May. 28th, 2003

muckefuck: (Default)
Dammit all to hell! Whatever I've come down with is just not going away. Yesterday morning, I thought my problem was 9/10ths simple exhaustion and nothing a day of sleep wouldn't solve. By the time I got to Monshu's, I realised there was more to it than that: shivers, borderline fever, loss of appetite. Most of the minor symptons have cleared up, but there is this very inflamed patch on my soft palate and every time I swallow, it's like being jabbed there by a fork. It made sleeping difficult because, try as I might, I could not get myself to drool onto the pillow rather than swallowing every few minutes and thereby waking myself up.
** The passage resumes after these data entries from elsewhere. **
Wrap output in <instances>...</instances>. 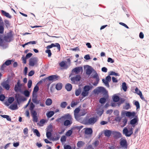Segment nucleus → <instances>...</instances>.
<instances>
[{
  "mask_svg": "<svg viewBox=\"0 0 149 149\" xmlns=\"http://www.w3.org/2000/svg\"><path fill=\"white\" fill-rule=\"evenodd\" d=\"M97 120V118L95 117H91L88 119L86 118L84 119L82 123L85 125H93L94 124Z\"/></svg>",
  "mask_w": 149,
  "mask_h": 149,
  "instance_id": "1",
  "label": "nucleus"
},
{
  "mask_svg": "<svg viewBox=\"0 0 149 149\" xmlns=\"http://www.w3.org/2000/svg\"><path fill=\"white\" fill-rule=\"evenodd\" d=\"M121 114L122 116H125L127 117L132 118L134 117L135 116L136 113L134 111L131 112L125 111H122Z\"/></svg>",
  "mask_w": 149,
  "mask_h": 149,
  "instance_id": "2",
  "label": "nucleus"
},
{
  "mask_svg": "<svg viewBox=\"0 0 149 149\" xmlns=\"http://www.w3.org/2000/svg\"><path fill=\"white\" fill-rule=\"evenodd\" d=\"M123 132L126 136L129 137L133 134L132 128L131 127L128 129L126 127H125L123 130Z\"/></svg>",
  "mask_w": 149,
  "mask_h": 149,
  "instance_id": "3",
  "label": "nucleus"
},
{
  "mask_svg": "<svg viewBox=\"0 0 149 149\" xmlns=\"http://www.w3.org/2000/svg\"><path fill=\"white\" fill-rule=\"evenodd\" d=\"M38 59L37 58L34 57L31 58L29 60V65L30 66H37L38 65Z\"/></svg>",
  "mask_w": 149,
  "mask_h": 149,
  "instance_id": "4",
  "label": "nucleus"
},
{
  "mask_svg": "<svg viewBox=\"0 0 149 149\" xmlns=\"http://www.w3.org/2000/svg\"><path fill=\"white\" fill-rule=\"evenodd\" d=\"M90 90V87L89 85L85 86L83 88V90L81 93V95L83 97H85L88 95L89 91Z\"/></svg>",
  "mask_w": 149,
  "mask_h": 149,
  "instance_id": "5",
  "label": "nucleus"
},
{
  "mask_svg": "<svg viewBox=\"0 0 149 149\" xmlns=\"http://www.w3.org/2000/svg\"><path fill=\"white\" fill-rule=\"evenodd\" d=\"M22 85V84H21L20 80H18L17 84L15 85L14 87L15 91L16 92L20 91H21Z\"/></svg>",
  "mask_w": 149,
  "mask_h": 149,
  "instance_id": "6",
  "label": "nucleus"
},
{
  "mask_svg": "<svg viewBox=\"0 0 149 149\" xmlns=\"http://www.w3.org/2000/svg\"><path fill=\"white\" fill-rule=\"evenodd\" d=\"M105 90V89L104 87H100L95 89L93 91V92L95 93L98 94L101 92H104Z\"/></svg>",
  "mask_w": 149,
  "mask_h": 149,
  "instance_id": "7",
  "label": "nucleus"
},
{
  "mask_svg": "<svg viewBox=\"0 0 149 149\" xmlns=\"http://www.w3.org/2000/svg\"><path fill=\"white\" fill-rule=\"evenodd\" d=\"M12 37V33L10 32L7 33L6 36L4 37V40L6 41L10 42L11 41Z\"/></svg>",
  "mask_w": 149,
  "mask_h": 149,
  "instance_id": "8",
  "label": "nucleus"
},
{
  "mask_svg": "<svg viewBox=\"0 0 149 149\" xmlns=\"http://www.w3.org/2000/svg\"><path fill=\"white\" fill-rule=\"evenodd\" d=\"M83 68L81 67L75 68L72 70V72H74L76 74H79L80 72H83Z\"/></svg>",
  "mask_w": 149,
  "mask_h": 149,
  "instance_id": "9",
  "label": "nucleus"
},
{
  "mask_svg": "<svg viewBox=\"0 0 149 149\" xmlns=\"http://www.w3.org/2000/svg\"><path fill=\"white\" fill-rule=\"evenodd\" d=\"M1 85L3 87L7 90H8L10 88V86L9 85V82L8 80L3 82L1 83Z\"/></svg>",
  "mask_w": 149,
  "mask_h": 149,
  "instance_id": "10",
  "label": "nucleus"
},
{
  "mask_svg": "<svg viewBox=\"0 0 149 149\" xmlns=\"http://www.w3.org/2000/svg\"><path fill=\"white\" fill-rule=\"evenodd\" d=\"M81 79V77L79 75H77L74 77H72L71 80L72 82L74 84H76L77 82L79 81Z\"/></svg>",
  "mask_w": 149,
  "mask_h": 149,
  "instance_id": "11",
  "label": "nucleus"
},
{
  "mask_svg": "<svg viewBox=\"0 0 149 149\" xmlns=\"http://www.w3.org/2000/svg\"><path fill=\"white\" fill-rule=\"evenodd\" d=\"M80 111L79 109L78 108H76L74 111V115L75 118L77 120H79V114Z\"/></svg>",
  "mask_w": 149,
  "mask_h": 149,
  "instance_id": "12",
  "label": "nucleus"
},
{
  "mask_svg": "<svg viewBox=\"0 0 149 149\" xmlns=\"http://www.w3.org/2000/svg\"><path fill=\"white\" fill-rule=\"evenodd\" d=\"M61 118H63L64 120L73 119L72 116L69 113L65 114L62 116L61 117Z\"/></svg>",
  "mask_w": 149,
  "mask_h": 149,
  "instance_id": "13",
  "label": "nucleus"
},
{
  "mask_svg": "<svg viewBox=\"0 0 149 149\" xmlns=\"http://www.w3.org/2000/svg\"><path fill=\"white\" fill-rule=\"evenodd\" d=\"M72 123V119L66 120L63 123V125L64 126H68L70 125Z\"/></svg>",
  "mask_w": 149,
  "mask_h": 149,
  "instance_id": "14",
  "label": "nucleus"
},
{
  "mask_svg": "<svg viewBox=\"0 0 149 149\" xmlns=\"http://www.w3.org/2000/svg\"><path fill=\"white\" fill-rule=\"evenodd\" d=\"M112 134L115 138H119L121 137V134L118 132L113 131Z\"/></svg>",
  "mask_w": 149,
  "mask_h": 149,
  "instance_id": "15",
  "label": "nucleus"
},
{
  "mask_svg": "<svg viewBox=\"0 0 149 149\" xmlns=\"http://www.w3.org/2000/svg\"><path fill=\"white\" fill-rule=\"evenodd\" d=\"M12 62V61L11 60H8L6 61L1 66V69L2 70H3L6 65H10L11 63Z\"/></svg>",
  "mask_w": 149,
  "mask_h": 149,
  "instance_id": "16",
  "label": "nucleus"
},
{
  "mask_svg": "<svg viewBox=\"0 0 149 149\" xmlns=\"http://www.w3.org/2000/svg\"><path fill=\"white\" fill-rule=\"evenodd\" d=\"M112 132L110 130H106L104 131V134L105 136L107 137H109L112 134Z\"/></svg>",
  "mask_w": 149,
  "mask_h": 149,
  "instance_id": "17",
  "label": "nucleus"
},
{
  "mask_svg": "<svg viewBox=\"0 0 149 149\" xmlns=\"http://www.w3.org/2000/svg\"><path fill=\"white\" fill-rule=\"evenodd\" d=\"M58 77L56 75H52L49 76L48 77V79L49 81H55L57 79Z\"/></svg>",
  "mask_w": 149,
  "mask_h": 149,
  "instance_id": "18",
  "label": "nucleus"
},
{
  "mask_svg": "<svg viewBox=\"0 0 149 149\" xmlns=\"http://www.w3.org/2000/svg\"><path fill=\"white\" fill-rule=\"evenodd\" d=\"M93 133V130L91 128H87L85 129V133L87 134H91Z\"/></svg>",
  "mask_w": 149,
  "mask_h": 149,
  "instance_id": "19",
  "label": "nucleus"
},
{
  "mask_svg": "<svg viewBox=\"0 0 149 149\" xmlns=\"http://www.w3.org/2000/svg\"><path fill=\"white\" fill-rule=\"evenodd\" d=\"M51 130L52 129L48 127L47 132L46 133V136L48 138H50L51 136Z\"/></svg>",
  "mask_w": 149,
  "mask_h": 149,
  "instance_id": "20",
  "label": "nucleus"
},
{
  "mask_svg": "<svg viewBox=\"0 0 149 149\" xmlns=\"http://www.w3.org/2000/svg\"><path fill=\"white\" fill-rule=\"evenodd\" d=\"M92 68L91 67L88 66L86 70V74H87L90 75L92 72Z\"/></svg>",
  "mask_w": 149,
  "mask_h": 149,
  "instance_id": "21",
  "label": "nucleus"
},
{
  "mask_svg": "<svg viewBox=\"0 0 149 149\" xmlns=\"http://www.w3.org/2000/svg\"><path fill=\"white\" fill-rule=\"evenodd\" d=\"M86 113L87 111L86 110L84 109L83 110H81L79 113V119L80 116H84Z\"/></svg>",
  "mask_w": 149,
  "mask_h": 149,
  "instance_id": "22",
  "label": "nucleus"
},
{
  "mask_svg": "<svg viewBox=\"0 0 149 149\" xmlns=\"http://www.w3.org/2000/svg\"><path fill=\"white\" fill-rule=\"evenodd\" d=\"M9 108L12 110H15L17 109L18 107L17 104H13L10 105Z\"/></svg>",
  "mask_w": 149,
  "mask_h": 149,
  "instance_id": "23",
  "label": "nucleus"
},
{
  "mask_svg": "<svg viewBox=\"0 0 149 149\" xmlns=\"http://www.w3.org/2000/svg\"><path fill=\"white\" fill-rule=\"evenodd\" d=\"M1 12L3 15L9 18H11V16L8 13L6 12L4 10H1Z\"/></svg>",
  "mask_w": 149,
  "mask_h": 149,
  "instance_id": "24",
  "label": "nucleus"
},
{
  "mask_svg": "<svg viewBox=\"0 0 149 149\" xmlns=\"http://www.w3.org/2000/svg\"><path fill=\"white\" fill-rule=\"evenodd\" d=\"M84 144V142L82 141H79L78 142L77 146L78 148H81L83 147Z\"/></svg>",
  "mask_w": 149,
  "mask_h": 149,
  "instance_id": "25",
  "label": "nucleus"
},
{
  "mask_svg": "<svg viewBox=\"0 0 149 149\" xmlns=\"http://www.w3.org/2000/svg\"><path fill=\"white\" fill-rule=\"evenodd\" d=\"M65 88L67 91H70L72 89V86L70 84H68L66 85Z\"/></svg>",
  "mask_w": 149,
  "mask_h": 149,
  "instance_id": "26",
  "label": "nucleus"
},
{
  "mask_svg": "<svg viewBox=\"0 0 149 149\" xmlns=\"http://www.w3.org/2000/svg\"><path fill=\"white\" fill-rule=\"evenodd\" d=\"M52 99L50 98L47 99L46 101V104L47 106H50L52 104Z\"/></svg>",
  "mask_w": 149,
  "mask_h": 149,
  "instance_id": "27",
  "label": "nucleus"
},
{
  "mask_svg": "<svg viewBox=\"0 0 149 149\" xmlns=\"http://www.w3.org/2000/svg\"><path fill=\"white\" fill-rule=\"evenodd\" d=\"M53 47H56L59 51H60L61 49V47L60 44L58 43H52Z\"/></svg>",
  "mask_w": 149,
  "mask_h": 149,
  "instance_id": "28",
  "label": "nucleus"
},
{
  "mask_svg": "<svg viewBox=\"0 0 149 149\" xmlns=\"http://www.w3.org/2000/svg\"><path fill=\"white\" fill-rule=\"evenodd\" d=\"M138 121V120L136 118H134L132 120H131L130 121V124L132 125H134ZM132 127H134V126L133 125Z\"/></svg>",
  "mask_w": 149,
  "mask_h": 149,
  "instance_id": "29",
  "label": "nucleus"
},
{
  "mask_svg": "<svg viewBox=\"0 0 149 149\" xmlns=\"http://www.w3.org/2000/svg\"><path fill=\"white\" fill-rule=\"evenodd\" d=\"M54 114L53 111H50L47 113L46 115L48 118H50Z\"/></svg>",
  "mask_w": 149,
  "mask_h": 149,
  "instance_id": "30",
  "label": "nucleus"
},
{
  "mask_svg": "<svg viewBox=\"0 0 149 149\" xmlns=\"http://www.w3.org/2000/svg\"><path fill=\"white\" fill-rule=\"evenodd\" d=\"M46 122H47V121L46 120H45L44 119H41L40 120L39 123H38V124L39 126H43V124L45 123H46Z\"/></svg>",
  "mask_w": 149,
  "mask_h": 149,
  "instance_id": "31",
  "label": "nucleus"
},
{
  "mask_svg": "<svg viewBox=\"0 0 149 149\" xmlns=\"http://www.w3.org/2000/svg\"><path fill=\"white\" fill-rule=\"evenodd\" d=\"M16 98L17 101L18 103L19 102H20L23 100V97L19 95H18L16 96Z\"/></svg>",
  "mask_w": 149,
  "mask_h": 149,
  "instance_id": "32",
  "label": "nucleus"
},
{
  "mask_svg": "<svg viewBox=\"0 0 149 149\" xmlns=\"http://www.w3.org/2000/svg\"><path fill=\"white\" fill-rule=\"evenodd\" d=\"M130 107V104L128 103H126L125 105L123 106V109L126 110H128Z\"/></svg>",
  "mask_w": 149,
  "mask_h": 149,
  "instance_id": "33",
  "label": "nucleus"
},
{
  "mask_svg": "<svg viewBox=\"0 0 149 149\" xmlns=\"http://www.w3.org/2000/svg\"><path fill=\"white\" fill-rule=\"evenodd\" d=\"M120 145L122 147H125L127 145V141L125 140H123L120 142Z\"/></svg>",
  "mask_w": 149,
  "mask_h": 149,
  "instance_id": "34",
  "label": "nucleus"
},
{
  "mask_svg": "<svg viewBox=\"0 0 149 149\" xmlns=\"http://www.w3.org/2000/svg\"><path fill=\"white\" fill-rule=\"evenodd\" d=\"M62 84L60 83L57 84L56 86V88L58 90L61 89L62 88Z\"/></svg>",
  "mask_w": 149,
  "mask_h": 149,
  "instance_id": "35",
  "label": "nucleus"
},
{
  "mask_svg": "<svg viewBox=\"0 0 149 149\" xmlns=\"http://www.w3.org/2000/svg\"><path fill=\"white\" fill-rule=\"evenodd\" d=\"M67 103L66 102H63L60 104V107L62 108H65L67 105Z\"/></svg>",
  "mask_w": 149,
  "mask_h": 149,
  "instance_id": "36",
  "label": "nucleus"
},
{
  "mask_svg": "<svg viewBox=\"0 0 149 149\" xmlns=\"http://www.w3.org/2000/svg\"><path fill=\"white\" fill-rule=\"evenodd\" d=\"M122 88L124 91L125 92L126 91L127 87L126 86V83L125 82H123L122 83Z\"/></svg>",
  "mask_w": 149,
  "mask_h": 149,
  "instance_id": "37",
  "label": "nucleus"
},
{
  "mask_svg": "<svg viewBox=\"0 0 149 149\" xmlns=\"http://www.w3.org/2000/svg\"><path fill=\"white\" fill-rule=\"evenodd\" d=\"M39 90V87L37 86H36L33 89V95H34V94L37 93Z\"/></svg>",
  "mask_w": 149,
  "mask_h": 149,
  "instance_id": "38",
  "label": "nucleus"
},
{
  "mask_svg": "<svg viewBox=\"0 0 149 149\" xmlns=\"http://www.w3.org/2000/svg\"><path fill=\"white\" fill-rule=\"evenodd\" d=\"M1 116L4 118H6V119L8 121H11V119L10 118L9 116L7 115H1Z\"/></svg>",
  "mask_w": 149,
  "mask_h": 149,
  "instance_id": "39",
  "label": "nucleus"
},
{
  "mask_svg": "<svg viewBox=\"0 0 149 149\" xmlns=\"http://www.w3.org/2000/svg\"><path fill=\"white\" fill-rule=\"evenodd\" d=\"M81 92V89L80 88H79L78 89H77L75 91V95L77 96H79Z\"/></svg>",
  "mask_w": 149,
  "mask_h": 149,
  "instance_id": "40",
  "label": "nucleus"
},
{
  "mask_svg": "<svg viewBox=\"0 0 149 149\" xmlns=\"http://www.w3.org/2000/svg\"><path fill=\"white\" fill-rule=\"evenodd\" d=\"M34 95L33 96V98H32V102H33L35 103H36V104H38L39 103V101H38L37 100V98L36 97H34Z\"/></svg>",
  "mask_w": 149,
  "mask_h": 149,
  "instance_id": "41",
  "label": "nucleus"
},
{
  "mask_svg": "<svg viewBox=\"0 0 149 149\" xmlns=\"http://www.w3.org/2000/svg\"><path fill=\"white\" fill-rule=\"evenodd\" d=\"M106 99L104 97H102L100 98L99 102L102 104H104L106 102Z\"/></svg>",
  "mask_w": 149,
  "mask_h": 149,
  "instance_id": "42",
  "label": "nucleus"
},
{
  "mask_svg": "<svg viewBox=\"0 0 149 149\" xmlns=\"http://www.w3.org/2000/svg\"><path fill=\"white\" fill-rule=\"evenodd\" d=\"M92 77L93 78H95L96 80H97V81H99V76L98 75V74L96 73H95L93 76Z\"/></svg>",
  "mask_w": 149,
  "mask_h": 149,
  "instance_id": "43",
  "label": "nucleus"
},
{
  "mask_svg": "<svg viewBox=\"0 0 149 149\" xmlns=\"http://www.w3.org/2000/svg\"><path fill=\"white\" fill-rule=\"evenodd\" d=\"M105 86H106L108 87H109V81L106 80L104 79H103L102 80Z\"/></svg>",
  "mask_w": 149,
  "mask_h": 149,
  "instance_id": "44",
  "label": "nucleus"
},
{
  "mask_svg": "<svg viewBox=\"0 0 149 149\" xmlns=\"http://www.w3.org/2000/svg\"><path fill=\"white\" fill-rule=\"evenodd\" d=\"M72 132L71 130H69L66 132L65 135L67 136H70L72 134Z\"/></svg>",
  "mask_w": 149,
  "mask_h": 149,
  "instance_id": "45",
  "label": "nucleus"
},
{
  "mask_svg": "<svg viewBox=\"0 0 149 149\" xmlns=\"http://www.w3.org/2000/svg\"><path fill=\"white\" fill-rule=\"evenodd\" d=\"M24 94L26 97H29L30 95V92L27 90H26L24 92Z\"/></svg>",
  "mask_w": 149,
  "mask_h": 149,
  "instance_id": "46",
  "label": "nucleus"
},
{
  "mask_svg": "<svg viewBox=\"0 0 149 149\" xmlns=\"http://www.w3.org/2000/svg\"><path fill=\"white\" fill-rule=\"evenodd\" d=\"M32 84V81L31 80H29L27 84L28 87L29 88H31Z\"/></svg>",
  "mask_w": 149,
  "mask_h": 149,
  "instance_id": "47",
  "label": "nucleus"
},
{
  "mask_svg": "<svg viewBox=\"0 0 149 149\" xmlns=\"http://www.w3.org/2000/svg\"><path fill=\"white\" fill-rule=\"evenodd\" d=\"M119 100V97L118 96H115L113 98V100L114 102H118Z\"/></svg>",
  "mask_w": 149,
  "mask_h": 149,
  "instance_id": "48",
  "label": "nucleus"
},
{
  "mask_svg": "<svg viewBox=\"0 0 149 149\" xmlns=\"http://www.w3.org/2000/svg\"><path fill=\"white\" fill-rule=\"evenodd\" d=\"M14 101V98L13 97H9L8 100V101L10 104L12 103Z\"/></svg>",
  "mask_w": 149,
  "mask_h": 149,
  "instance_id": "49",
  "label": "nucleus"
},
{
  "mask_svg": "<svg viewBox=\"0 0 149 149\" xmlns=\"http://www.w3.org/2000/svg\"><path fill=\"white\" fill-rule=\"evenodd\" d=\"M33 132L34 133H35L36 135L38 137L40 136V134L38 130L37 129H35L33 131Z\"/></svg>",
  "mask_w": 149,
  "mask_h": 149,
  "instance_id": "50",
  "label": "nucleus"
},
{
  "mask_svg": "<svg viewBox=\"0 0 149 149\" xmlns=\"http://www.w3.org/2000/svg\"><path fill=\"white\" fill-rule=\"evenodd\" d=\"M134 104L136 106L137 109L140 108L139 104L138 101H135Z\"/></svg>",
  "mask_w": 149,
  "mask_h": 149,
  "instance_id": "51",
  "label": "nucleus"
},
{
  "mask_svg": "<svg viewBox=\"0 0 149 149\" xmlns=\"http://www.w3.org/2000/svg\"><path fill=\"white\" fill-rule=\"evenodd\" d=\"M4 28L3 26H0V33L3 34V33Z\"/></svg>",
  "mask_w": 149,
  "mask_h": 149,
  "instance_id": "52",
  "label": "nucleus"
},
{
  "mask_svg": "<svg viewBox=\"0 0 149 149\" xmlns=\"http://www.w3.org/2000/svg\"><path fill=\"white\" fill-rule=\"evenodd\" d=\"M45 52L48 54V56L50 57L52 55V53L51 50L50 49H47L46 50Z\"/></svg>",
  "mask_w": 149,
  "mask_h": 149,
  "instance_id": "53",
  "label": "nucleus"
},
{
  "mask_svg": "<svg viewBox=\"0 0 149 149\" xmlns=\"http://www.w3.org/2000/svg\"><path fill=\"white\" fill-rule=\"evenodd\" d=\"M31 112L32 116H37V113L35 111L33 110L31 111Z\"/></svg>",
  "mask_w": 149,
  "mask_h": 149,
  "instance_id": "54",
  "label": "nucleus"
},
{
  "mask_svg": "<svg viewBox=\"0 0 149 149\" xmlns=\"http://www.w3.org/2000/svg\"><path fill=\"white\" fill-rule=\"evenodd\" d=\"M35 107L34 105L32 103L30 104V107L29 108L30 110L31 111L33 110L34 108Z\"/></svg>",
  "mask_w": 149,
  "mask_h": 149,
  "instance_id": "55",
  "label": "nucleus"
},
{
  "mask_svg": "<svg viewBox=\"0 0 149 149\" xmlns=\"http://www.w3.org/2000/svg\"><path fill=\"white\" fill-rule=\"evenodd\" d=\"M33 121L34 122H38V118L36 116H33Z\"/></svg>",
  "mask_w": 149,
  "mask_h": 149,
  "instance_id": "56",
  "label": "nucleus"
},
{
  "mask_svg": "<svg viewBox=\"0 0 149 149\" xmlns=\"http://www.w3.org/2000/svg\"><path fill=\"white\" fill-rule=\"evenodd\" d=\"M103 112V110L102 109H101L100 111H98L97 112V113L100 116H101Z\"/></svg>",
  "mask_w": 149,
  "mask_h": 149,
  "instance_id": "57",
  "label": "nucleus"
},
{
  "mask_svg": "<svg viewBox=\"0 0 149 149\" xmlns=\"http://www.w3.org/2000/svg\"><path fill=\"white\" fill-rule=\"evenodd\" d=\"M77 102H74V101H72L71 102V106L72 107H73L77 105Z\"/></svg>",
  "mask_w": 149,
  "mask_h": 149,
  "instance_id": "58",
  "label": "nucleus"
},
{
  "mask_svg": "<svg viewBox=\"0 0 149 149\" xmlns=\"http://www.w3.org/2000/svg\"><path fill=\"white\" fill-rule=\"evenodd\" d=\"M66 140V138L65 136H63L61 137V141L62 142H65Z\"/></svg>",
  "mask_w": 149,
  "mask_h": 149,
  "instance_id": "59",
  "label": "nucleus"
},
{
  "mask_svg": "<svg viewBox=\"0 0 149 149\" xmlns=\"http://www.w3.org/2000/svg\"><path fill=\"white\" fill-rule=\"evenodd\" d=\"M64 119L63 118H61V117L59 118L58 119L56 120V121L60 122L61 123H62L64 120Z\"/></svg>",
  "mask_w": 149,
  "mask_h": 149,
  "instance_id": "60",
  "label": "nucleus"
},
{
  "mask_svg": "<svg viewBox=\"0 0 149 149\" xmlns=\"http://www.w3.org/2000/svg\"><path fill=\"white\" fill-rule=\"evenodd\" d=\"M59 65L61 67H64L65 66L66 64L64 61H62L59 63Z\"/></svg>",
  "mask_w": 149,
  "mask_h": 149,
  "instance_id": "61",
  "label": "nucleus"
},
{
  "mask_svg": "<svg viewBox=\"0 0 149 149\" xmlns=\"http://www.w3.org/2000/svg\"><path fill=\"white\" fill-rule=\"evenodd\" d=\"M107 61L108 62H110L111 63H113L114 62V61L111 58H108Z\"/></svg>",
  "mask_w": 149,
  "mask_h": 149,
  "instance_id": "62",
  "label": "nucleus"
},
{
  "mask_svg": "<svg viewBox=\"0 0 149 149\" xmlns=\"http://www.w3.org/2000/svg\"><path fill=\"white\" fill-rule=\"evenodd\" d=\"M127 119H124L122 121V123L123 124V126H124L126 125L127 122Z\"/></svg>",
  "mask_w": 149,
  "mask_h": 149,
  "instance_id": "63",
  "label": "nucleus"
},
{
  "mask_svg": "<svg viewBox=\"0 0 149 149\" xmlns=\"http://www.w3.org/2000/svg\"><path fill=\"white\" fill-rule=\"evenodd\" d=\"M28 130L27 128H25L23 130V132L24 134H27L28 133Z\"/></svg>",
  "mask_w": 149,
  "mask_h": 149,
  "instance_id": "64",
  "label": "nucleus"
}]
</instances>
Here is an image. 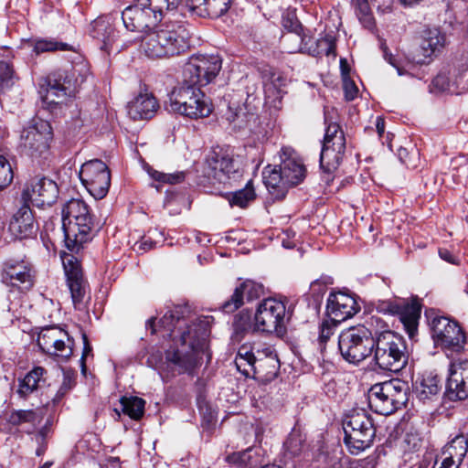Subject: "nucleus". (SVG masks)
<instances>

I'm not one to go to the doctor with my afflictions, because the response I get is almost always (1) you just have to ride it out or, worse, (2) overmedication (like industrial-strength muscle relaxant for back pain). There's no fever, so this isn't strep or something equally serious, but if it doesn't let up soon, I may take overmedication over near-constant pain.

I've got mixed feelings about being here. On the one hand, it's really sweet to see Monshu's nurturing side (which he's been known to deny he has) come to the fore. On the other, I know he can't sustain this level of solicitousness for long. Plus, I'm totally paranoid about infecting him. At first, we were relatively confident that it was only my exhausted state that made me vulnerable and, as well-rested as he is, he should have nothing to worry about. But beyond the fact that I wouldn't wish this on anyone I loved, this would not be a good week for him to be out. I'm taking precautions like washing my hands a lot, not touching food he'll be eating, not kissing him, etc. but it all somehow feels like whistling in the dark. Bugger.
muckefuck: (Default)
An hour ago, I was catching up on an episode of the X-flies (as Nuphy's daughter used to term it). At the bottom of the hour, the video feed was replaced by a silent still shot of a white-on-gray severe thunderstorm warning. Not five minutes earlier, Monshu called to say he was coming home and I told him, "Don't get wet!" I looked outside and saw golden light over the Loop, to the south, and masses of gray-black clouds everywhere else. I tried to go back to watching the show, but the warning kept reappearing every few minutes. They didn't even keep the audio running! How many times do they have to say "It's going to rain" when I can look out the fucking window and see that for myself? At least five times, apparently; after that, I'd missed so much exposition that there was little point in watching further.

It was a while still before the clouds burst. Actually that's misleading; rain began to fall silently at first. About ten minutes ago, we had a single flash of lightning and a crack of thunder as loud as an explosion in the street, but there's only been a couple thunderclaps since then and the rain is already starting to let up. At its height, there were scattered among the rainfall huge white drops that looked like half-melted snowflakes. Normally, I'd be excited about watching a storm, but fitful sleep has left me out of it. Furthermore, I'm unaccountably anxious about Monshu getting home. Silly, I know--a brush with death like that experienced by [livejournal.com profile] vianegativa's boyfriends some weeks back is highly unlikely--but I will be so relieved to see the old White-Haired One cross the threshold.